Segmentation results on Weizmann #europe_holiday_484 with the Salt & Pepper noise: a original image; b noisy image; c benchmark image; d FCM; e RCM; f RFCM; g TFCM; h FCM-SICM; i sRFCM; j MKT-RFCCA

Figure 28 shows the average values of CA and NMI metrics obtained by MKT-RFCCA and the comparative algorithms on thirty Weizmann images with the addition of the White Gaussian noise and the Salt & Pepper noise, respectively. It also reveals the superiority of MKT-RFCCA compared to the comparative algorithms.

Fig. 28
figure 28

Average metric values of MKT-RFCCA and comparative algorithms on thirty Weizmann images: a images with the Gaussian noise; b images with the Salt & Pepper noise

Comprehensive evaluation for all algorithms

In this section, in order to comprehensively compare significant differences of all algorithms, the technique for order preference by similarity to ideal solution (TOPSIS) [50] is applied to rank and evaluate all algorithms. The CA and NMI are selected as the benchmark test metrics, and the results in Tables 2, 3, 4, 5, 6, 7 are combined to calculate the proximity of all algorithms on synthetic and real-world datasets, Berkeley and Weizmann images. A higher proximity means the algorithm is superior. Tables 8 and 9 show the proximity results of each algorithm. As can be seen from these tables, MVMC and MKT-RFCCA outperform the other algorithms on the datasets, and more importantly MKT-RFCCA is superior in comparison. For images with noise, FCM-SICM and RFCM show slightly better results, however, as the image information is contaminated with increasing noise, their results deteriorate. MKT-RFCCA provides the highest proximity in all cases and is the optimal choice compared to other prevalent comparison algorithms.
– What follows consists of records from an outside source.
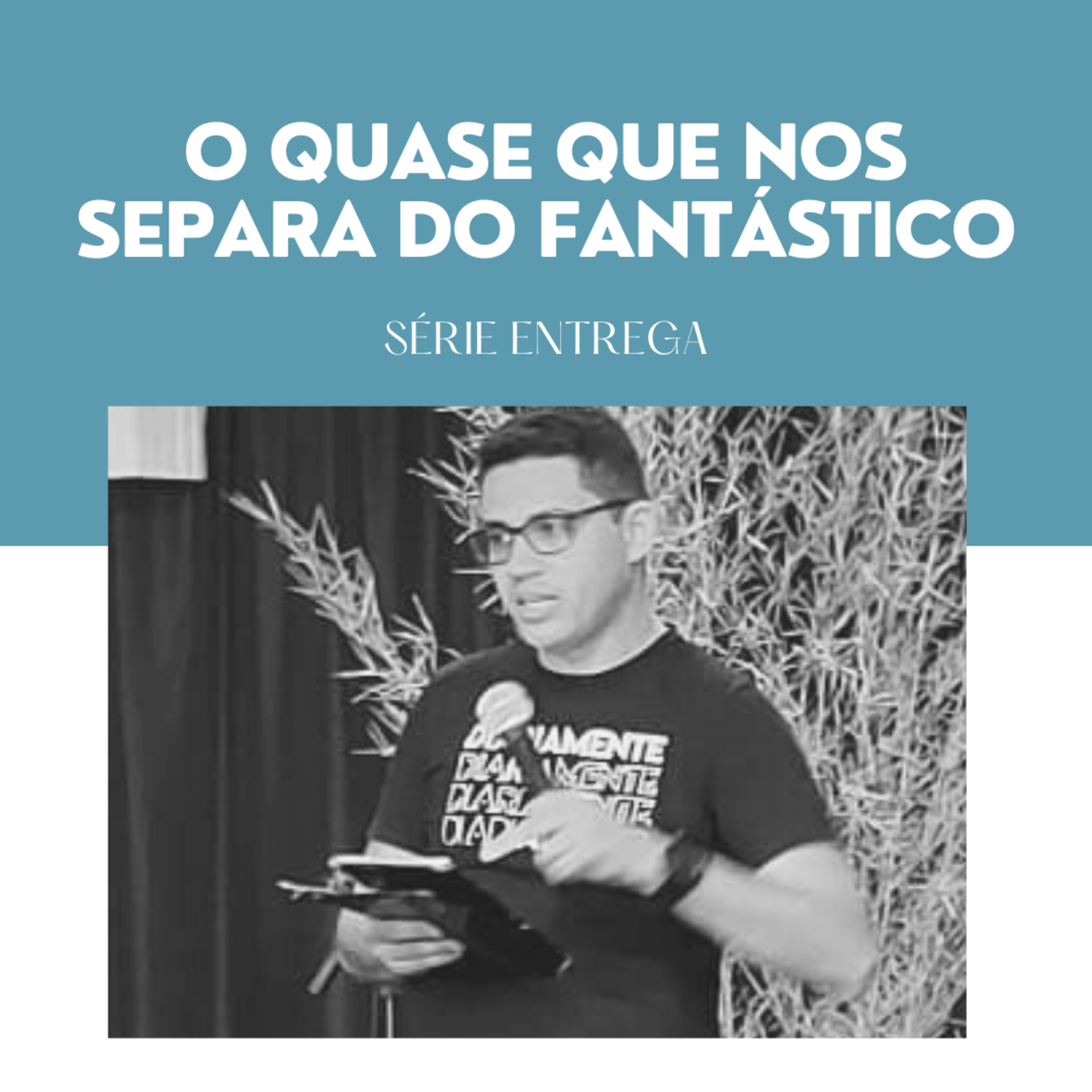 O quase que nos separa do fantástico | Série Entrega Ep. 05 - Pr. Daniel Sudré episode artwork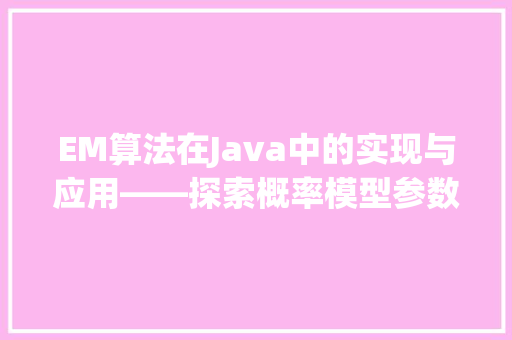 EM算法在Java中的实现与应用——探索概率模型参数估计的新篇章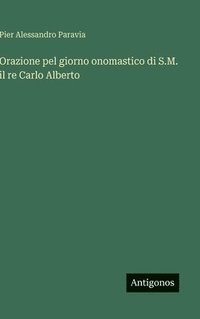 bokomslag Orazione pel giorno onomastico di S.M. il re Carlo Alberto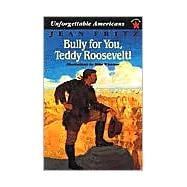 Bully for You, Teddy Roosevelt!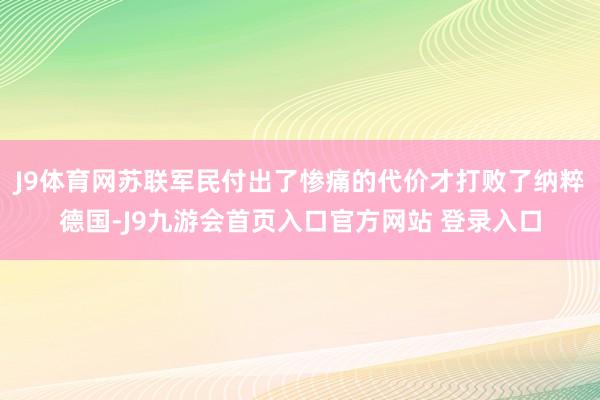 J9体育网苏联军民付出了惨痛的代价才打败了纳粹德国-J9九游会首页入口官方网站 登录入口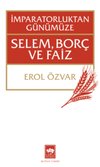 İmparatorluktan Günümüze Selem, Borç ve Faiz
Table 8 Proximity results of all comparative algorithms for CA metrics
Table 9 Proximity Results of All Comparative Algorithms for NMI Metrics

Conclusion

In this paper, a robust multi-view knowledge transfer-based rough fuzzy c-means clustering algorithm (MKT-RFCCA) is proposed. First, in order to overcome the restriction of traditional clustering algorithms based on single view, different distance metrics are adopted as multiple views to identify different data structures and satisfies the diverse clustering demands in the real world. Second, the objective function of MKT-RFCCA is constructed by introducing the transfer learning mechanism. The objective function fully exploits and utilizes the potential information with complementarity and consistency between multiple views, thus improving the capability of the algorithm to handle uncertain information. In addition, in order to reduce the sensitivity of the algorithm to random cluster centroids, an initialized cluster centroids selection strategy for image segmentation is presented, which is helpful to generate more accurate and stable clustering results. Finally, a distance-based adaptive threshold determination mechanism is proposed to determine the lower approximation and boundary region in rough fuzzy clustering. It eliminates the drawbacks of manually setting the threshold parameter and improves the robustness. Satisfactory experimental results obtained on synthetic datasets, real-world datasets, and noise-contaminated Berkeley and Weizmann images validate the performance of MKT-RFCCA.

This work focuses on the clustering objective function of intra-cluster compactness and ignores other clustering criteria. One of our future studies aims to construct various complementary objective functions and perform multi-view rough fuzzy clustering under multiple objective functions. In addition, we will design more effective transfer mechanisms to further enhance the clustering performance and introduce evolutionary optimization strategies to find the global optimal scheme.